# Salt life in soil



## Dan F (May 8, 2003)

Does anyone know how long it takes salt to leach out of soil? 

We have a maintenance contract at a sorority house at the local university. About 3-4 weeks ago, the girls decided to initiate the pledges. Apparently, they thought it wise to do it on the front lawn. I'm not sure what exactly happened, but I am reasonably sure I would have liked to see it. 

When we got there, there were piles of what appeared to be rock salt (may have been some sort of ice melter), cat litter and detergent on the lawn. Unfortunately, we did not have a shop vac with us and it rained that night. Now there are brown spots in the lawn that we need to re-seed. The problem is that we don't know when anything will grow there. 

The house dad watered the lawn he said for four days straight, and we have had several good rains since then. 

Does anyone have any experience with anything like this or are we the guinea pigs? 

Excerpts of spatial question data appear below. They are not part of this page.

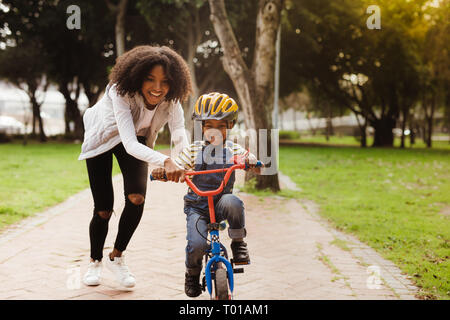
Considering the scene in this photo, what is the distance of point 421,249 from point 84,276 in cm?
345

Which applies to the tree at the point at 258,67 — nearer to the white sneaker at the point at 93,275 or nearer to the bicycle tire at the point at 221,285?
the white sneaker at the point at 93,275

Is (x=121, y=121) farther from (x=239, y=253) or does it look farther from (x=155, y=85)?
(x=239, y=253)

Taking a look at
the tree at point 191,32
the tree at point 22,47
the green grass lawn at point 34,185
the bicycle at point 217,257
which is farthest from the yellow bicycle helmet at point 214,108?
the tree at point 22,47

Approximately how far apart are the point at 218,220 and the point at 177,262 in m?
1.58

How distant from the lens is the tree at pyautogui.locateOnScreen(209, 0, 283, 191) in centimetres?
911

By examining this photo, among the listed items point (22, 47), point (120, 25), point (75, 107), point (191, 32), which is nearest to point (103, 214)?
point (120, 25)

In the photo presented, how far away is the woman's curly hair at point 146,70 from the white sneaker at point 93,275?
1392mm

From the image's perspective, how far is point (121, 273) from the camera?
148 inches

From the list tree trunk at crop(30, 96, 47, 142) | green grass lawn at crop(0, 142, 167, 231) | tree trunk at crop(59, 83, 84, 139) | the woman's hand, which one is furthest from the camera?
tree trunk at crop(59, 83, 84, 139)

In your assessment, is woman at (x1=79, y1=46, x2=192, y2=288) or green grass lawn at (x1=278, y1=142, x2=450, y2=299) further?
green grass lawn at (x1=278, y1=142, x2=450, y2=299)

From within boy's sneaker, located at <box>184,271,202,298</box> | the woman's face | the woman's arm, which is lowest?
boy's sneaker, located at <box>184,271,202,298</box>

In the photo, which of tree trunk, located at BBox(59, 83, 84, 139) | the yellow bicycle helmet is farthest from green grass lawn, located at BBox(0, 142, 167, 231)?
tree trunk, located at BBox(59, 83, 84, 139)

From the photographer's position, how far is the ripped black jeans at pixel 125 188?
3.59 meters

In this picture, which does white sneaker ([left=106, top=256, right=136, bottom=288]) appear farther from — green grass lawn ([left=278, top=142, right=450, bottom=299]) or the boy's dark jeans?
green grass lawn ([left=278, top=142, right=450, bottom=299])
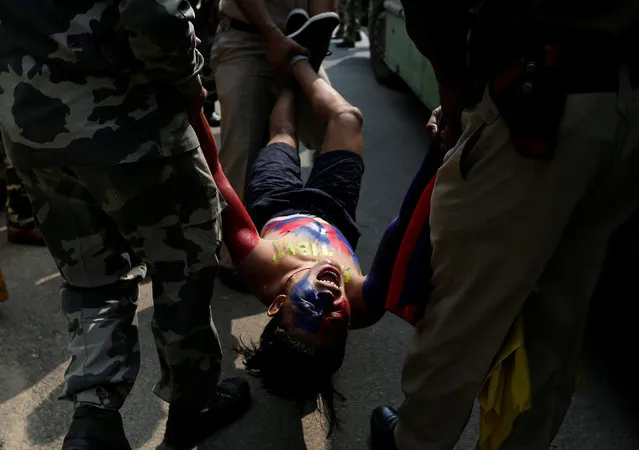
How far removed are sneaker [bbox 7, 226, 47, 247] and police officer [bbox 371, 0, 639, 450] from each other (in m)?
2.52

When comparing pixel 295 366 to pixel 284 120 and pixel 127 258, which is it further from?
pixel 284 120

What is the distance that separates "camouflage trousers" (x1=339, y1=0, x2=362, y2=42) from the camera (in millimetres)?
9133

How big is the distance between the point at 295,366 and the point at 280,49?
5.33 feet

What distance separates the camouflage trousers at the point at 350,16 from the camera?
913 cm

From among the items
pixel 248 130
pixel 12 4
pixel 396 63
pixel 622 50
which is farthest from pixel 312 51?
pixel 396 63

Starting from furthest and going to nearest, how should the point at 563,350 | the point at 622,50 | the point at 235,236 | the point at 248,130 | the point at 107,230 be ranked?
the point at 248,130 < the point at 235,236 < the point at 107,230 < the point at 563,350 < the point at 622,50

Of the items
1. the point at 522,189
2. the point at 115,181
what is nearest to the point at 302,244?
the point at 115,181

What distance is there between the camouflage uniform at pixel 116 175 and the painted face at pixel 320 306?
0.30 metres

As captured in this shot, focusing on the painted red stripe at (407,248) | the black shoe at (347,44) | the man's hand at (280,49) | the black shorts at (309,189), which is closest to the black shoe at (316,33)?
the man's hand at (280,49)

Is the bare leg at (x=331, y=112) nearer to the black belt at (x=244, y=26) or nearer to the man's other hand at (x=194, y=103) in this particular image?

BTW, I have NO idea what the concentration would have been in pounds/square foot, if you are wondering!


Dan


----------



## jimmyq (May 9, 2003)

if it was straight up salt (NaCl) it is very soluble in water and therefore shouldn't have a long life in the surface soil with sufficient irrigation, but without seeing some pictures of what happened I cannot comment further.


----------



## Reed (May 9, 2003)

Home Depot - Medina Soil Conditioner. 

Twice label rate, irrigate 2". Repeat. 

Hurricanes do more than knock over trees - tidal surges bring salt water and had to remediate more than one landscape. Also de-icer accidents, had good luck working on piles left after trucks rolled over.


----------